Sunday, May 31, 2009
The Coffee Date Dress is a recent and very popular pattern submission on BurdaStyle (first available in size 32 and now in sizes 34-42. It is a *free pattern* (I know we all love those words) submitted by elainemay. I love it! This project kind of took on a life of it's own. Initially I didn't plan to put much work into it, but once I decided that I wanted to use a delicate silk crepe for the bodice, I realized I'd need to add something for stability in the bodice, and it all kind of snowballed from there. I remembered Cidell's 11-2007-106 dress in which she used a similar combination of fabrics so I took a few cues from her post re: construction.
Bodice: Silk crepe purchased June 2007 in Montreal, and silk organza lining from stash
Skirt: Rayon woven purchased November 2008 at Textile Studios during Pattern Review Day in Seattle (they have since ceased fabric sales).
Notes on construction/alterations
A muslin was a must since I had no idea what to expect of the fit. I started with size 38 and made a few tweaks.
1. Moved shoulder seam forward 1"
2. Lowered bust dart 3/4"
3. Removed 2" total at back darts and side seams for closer fit at waist
4. Curved CB seam at neck to better shape to my back/neck
5. Removed extra fabric at bodice front neckline (vertical slash from neck to (but not through) waist, overlap at neckline to remove 1/2" each side or 1" total)
6. Shortened skirt hem
To keep the neckline and armholes from stretching out, I applied fusible interfacing, clipping when necessary to curve the corners.
Similarly, I basted twill tape to the skirt waistline for stability.
Because the silk is so delicate, I underlined with silk organza. Actually, it was a mix of lining/underlining techniques: I sewed the fashion fabric and the organza bodices separately, put them right sides together and stitched together only at CB (so those edges would be finished when I inserted the zipper), then turned them wrong sides together and basted the neckline, armholes, and waist together and treated the unit as one.
I finished the neckline and armholes with folded bias strips of fabric that were turned to the inside and handstitched to the organza.
Here's the lapped zipper that I tried for the first time last weekend. I'm happy with how it turned out.
Katherine did bring up the issue of having a facing or lining with a lapped zipper. The tutorial that I followed (Rosebud's article in Threads #134, Dec 07/Jan 08) does not address this, she just says that the raw edges should be finished before inserting the zipper. Therefore, my lapped zipper is exposed on the inside. Had I considered this earlier, I think I would have left the fashion fabric and lining separate until after I inserted the zipper, then stitched the organza to cover the zipper tape.
When I initially basted the ruffle to the front bodice, I found that it really got lost in the spotted print. So I dug out some black silk charmeuse scraps, made some bias binding and stitched it to the bottom edge of the ruffle.
I used bias strips to cover the raw edges of the waist seam.

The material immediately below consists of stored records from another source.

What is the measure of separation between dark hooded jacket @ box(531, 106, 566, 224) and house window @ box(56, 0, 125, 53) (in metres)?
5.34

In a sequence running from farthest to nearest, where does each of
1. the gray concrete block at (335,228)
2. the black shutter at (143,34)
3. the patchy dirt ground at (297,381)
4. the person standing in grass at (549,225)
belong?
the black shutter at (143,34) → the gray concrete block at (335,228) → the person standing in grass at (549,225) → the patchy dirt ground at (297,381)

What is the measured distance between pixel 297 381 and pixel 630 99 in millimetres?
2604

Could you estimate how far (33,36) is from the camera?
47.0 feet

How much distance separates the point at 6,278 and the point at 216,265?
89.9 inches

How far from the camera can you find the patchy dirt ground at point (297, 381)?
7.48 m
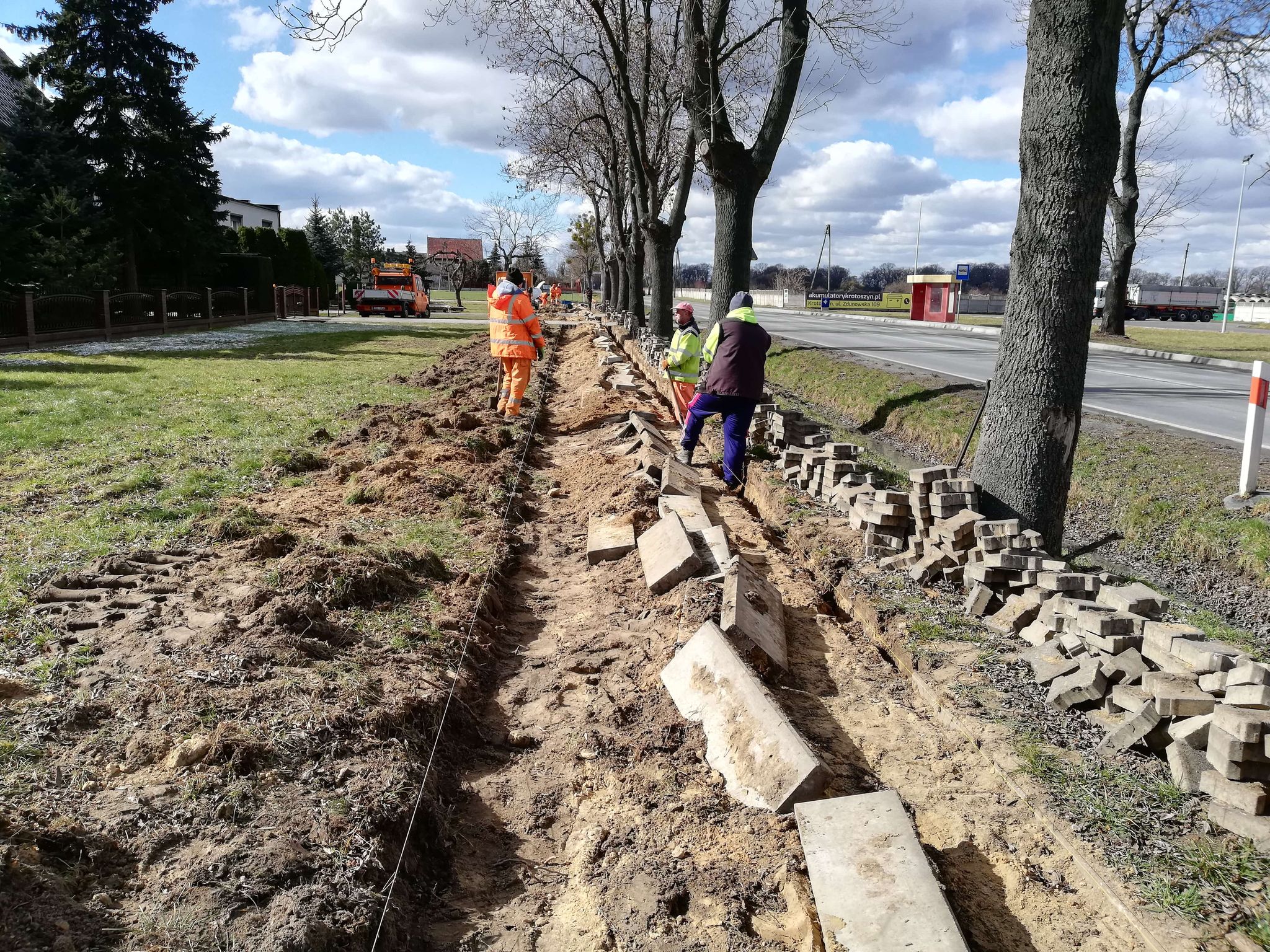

Phew! This was a time consuming project (for me) but I truly enjoyed the process and it really made me draw on my knowledge of things I had seen in books or other blogs. Now Elaine does provide excellent written instructions, but because I decided to omit the facings included in the pattern, I had to do things a little differently. I would seriously consider making this one again, maybe in a nice summery cotton? This pattern is a winner.